Nick vows to remake himself in order to win Sheeni's heart. He comes up with an alter ego, Francois Dillinger (she loves all things French), a cigarette-smoking tough guy who takes him on an adventuresome walk on the wild side that involves breaking the law and causing large public disturbances. Along the way, he squares off with Lance Wescott (Ray Liotta), a cop who is his mother's latest lover. He also visits a private school where Sheeni has been sent by her parents to get her away from him.

Youth in Revolt is directed by Michael Arteta with a screenplay by Gustin Nash based on the novel Youth in Revolt: The Journals of Nick Twisp by C.D. Payne. The film features an impressive mix of rock selections and some quirky animated sequences which serve as interludes. The director has drawn out spunky performances from Michael Cera, who keeps us rooting for Nick all the way, and Portia Doubleday, who convincingly conveys the seductiveness and mysteriousness of Sheeni. Although many in our contentious culture disparage what they call the "puppy love" of adolescence, others offer a spiritual perspective. Here's what Gertrude Mueller Nelson says about it:

"Romantic love is not an aberration, it's the heady stuff that launches ships and makes the world go around. It is a powerful taste of the divine as we experience it in one another. It is also the necessary vision that allows one to be crazy and daring enough to make a commitment."
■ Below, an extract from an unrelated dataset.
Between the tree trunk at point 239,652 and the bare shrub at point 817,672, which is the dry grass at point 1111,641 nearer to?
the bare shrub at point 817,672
So relax and enjoy the comic misadventures of Nick as he goes on his quest to lose his virginity and find true love. Don't worry about the roadblocks he faces and don't let the waywardness of his journey bother you. It's not easy to stay on track when you're head-over-heels in love!

Or consider The Rules of Love written by Andreas Capellanus in 1185, during the apex of the most chivalrous period of European history. Despite its extreme nature, this treatise was adopted by many as a code of courtly behavior befitting any would-be lover. It also applies to Nick and all other youthful questers:

• He who does not feel jealousy is incapable of love.
• It is unseemly to love anyone whom you would be ashamed to marry.
• A true lover only desires the passionate embraces of his beloved.
• Love easily attained is of little value; difficulty in obtaining it makes it precious.
• Every lover regularly turns pale in the presence of his lover.
• On suddenly catching sight of the beloved, the heart begins to palpitate.
• A man in love is always fearful.
• Everything a lover does ends in the thought of the beloved.
• Love can deny nothing to love.
• A true lover is continually, without interruption, obsessed by the image of his beloved.


Special features on the DVD include deleted scenes; Off-the-Chain deleted and extended animated sequences; audition footage; and a commentary with director Miguel Areta and actor Michael Cera.